What you should do: For each of these statements, say yes or no to whether it agrees with the piece on the farm laws repeal below, and quote the words from it that decide: 1. The repeal of the three farm laws was announced on the 19th of the month. 2. The Supreme Court has held substantive hearings on the petitions about the farm laws. 3. Sedition laws are among the challenged legislation listed in the piece.

Supplied text section start

Lessons For The Judiciary From The Farm Laws Repeal Fiasco

Prime Minister Modi once again demonstrated his shock and awe style of leadership by announcing the repeal of the three Farm Laws on the 19th of this month. Ever since then, many articles have been published about the lessons to be drawn from this year-long tug of war and its predictable denouement. Lessons to be learnt by the government, the media, the Opposition parties, the trolls, the farmers, perhaps even by Greta Thunberg and Rihanna and most certainly by Kangana Runout. But I notice that one important participant in this tourney has been left out of the pedagogy- the higher judiciary. That is a grave omission, for it too has a lot to learn from this misadventure.

It appears to me that in this entire episode the judiciary has been following Mr. Narsimha Rao’s famous doctrine of “No decision is also a decision.” At least four petitions have been filed in the Supreme Court both against, and in favour of, the farm laws; their constitutional validity has been challenged. Even after one year the Court has not taken them up for substantive hearing and has simply stayed them: it has kept the Damocles sword hanging over the farmers, in the hands of an executive which cannot be trusted even to abide by a judicial order and has in the past overturned some by ordinances. The farm laws have joined a long list of important legislation which have been challenged but are kept in some form of the judicial mortuary for years, on ice and developing rigor mortis- CAA, Electoral Bonds, Article 370, Kashmir Reorganisation Act, Sedition laws. And with every day of delay in taking a decision on them, the democratic structure of this country becomes even weaker.

Supplied text section end
Listed entries section start

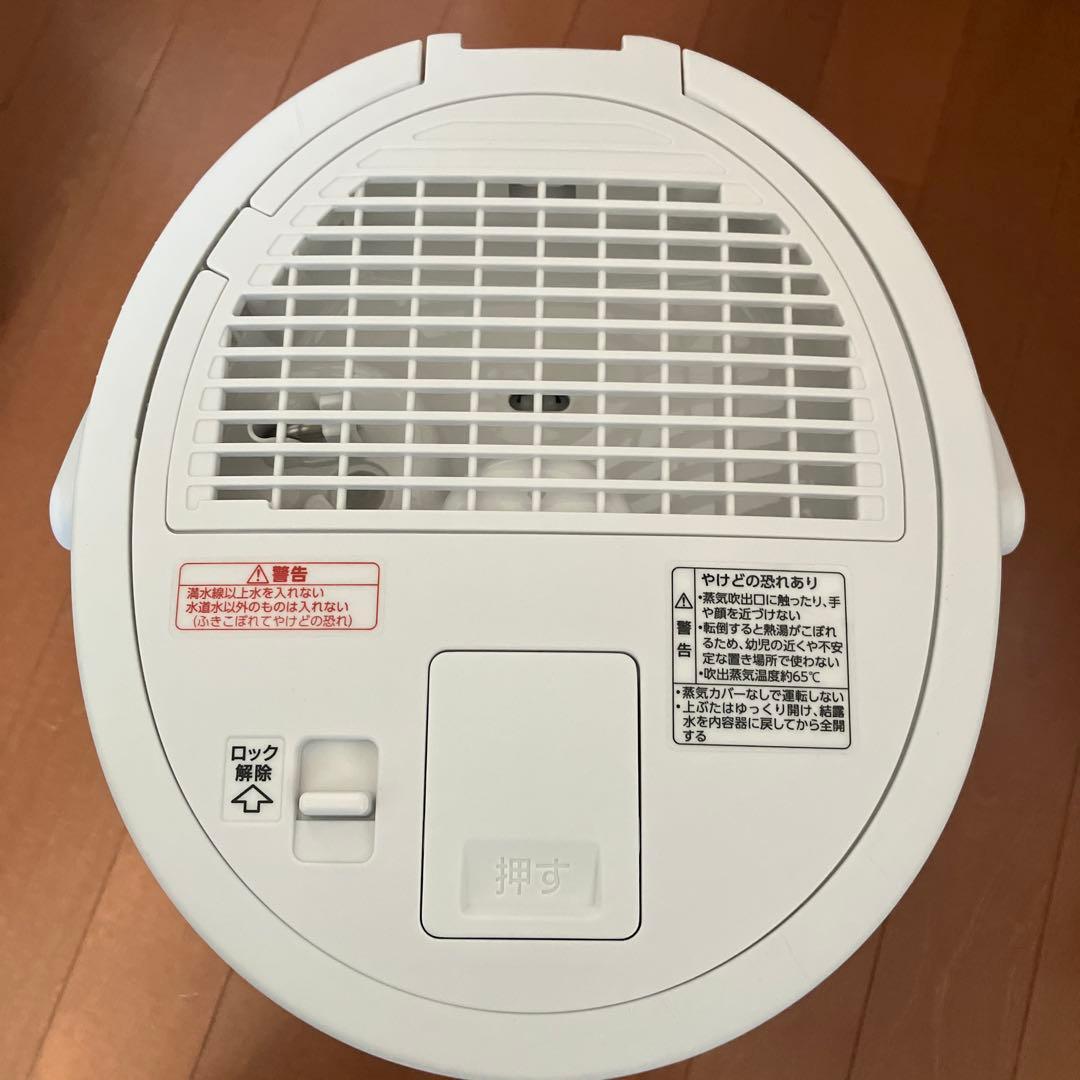 象印スチーム式加湿器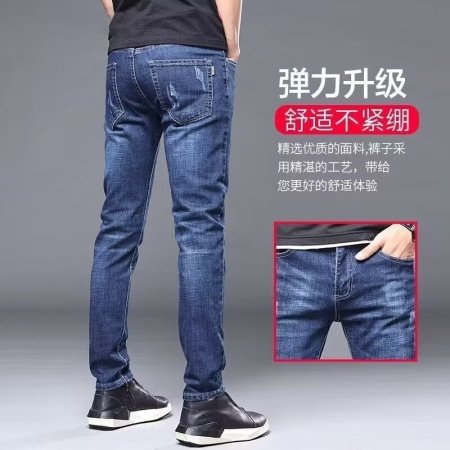 Мужские джинсы в стиле Чунцюань 2023 изображение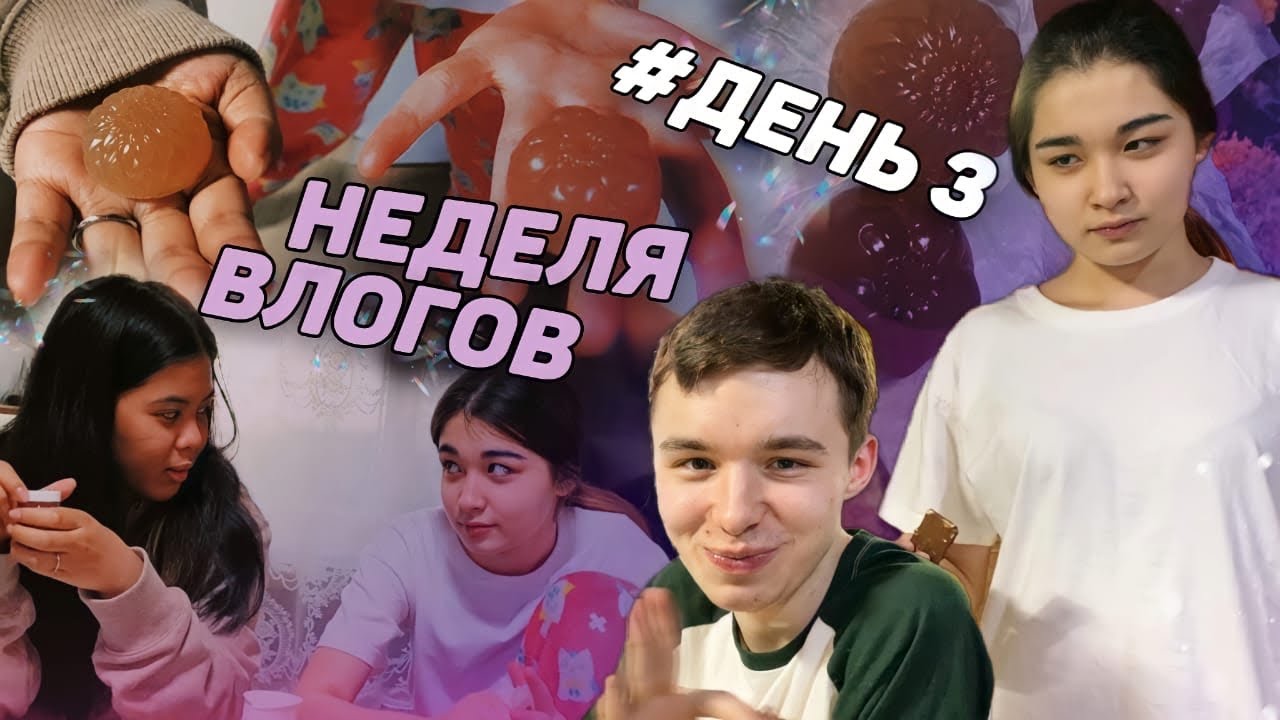 Брат и сестра/Неделя влогов. День 3/일주일 영상 3일차/KOREA VLOG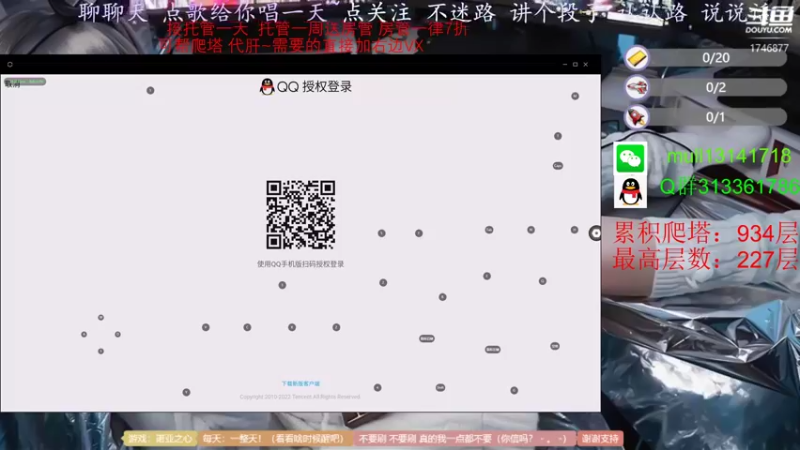 【2022-04-30 19点场】苏牧尽余欢SuMu：光明之塔帮爬~我最会爬了！零氪导师教学~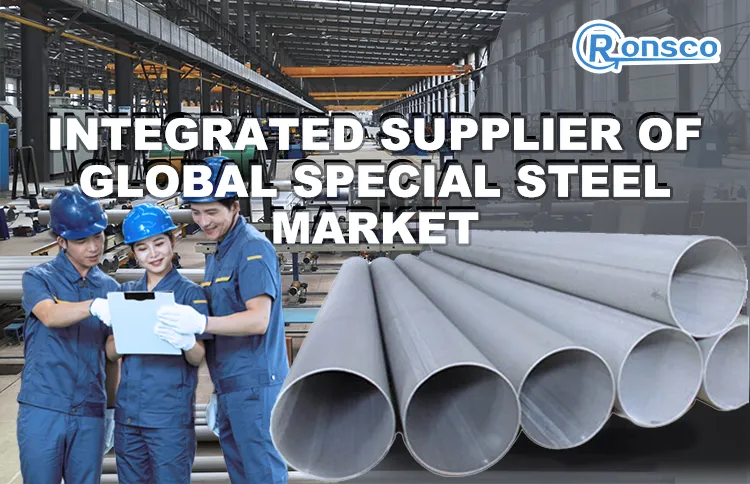 1.4500 1.4501 1.4505 1.4506 G-X7nicrmocunb2520 X 2 Crnimocuwn 25.7.4 X 4 Nicrmocunb 20.18.2 X2crnimon17 13 3 Weld Pipe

Listed entries section end

Written response:
1. Yes: "announcing the repeal of the three Farm Laws on the 19th of this month"
2. No: "Even after one year the Court has not taken them up for substantive hearing"
3. Yes: "CAA, Electoral Bonds, Article 370, Kashmir Reorganisation Act, Sedition laws"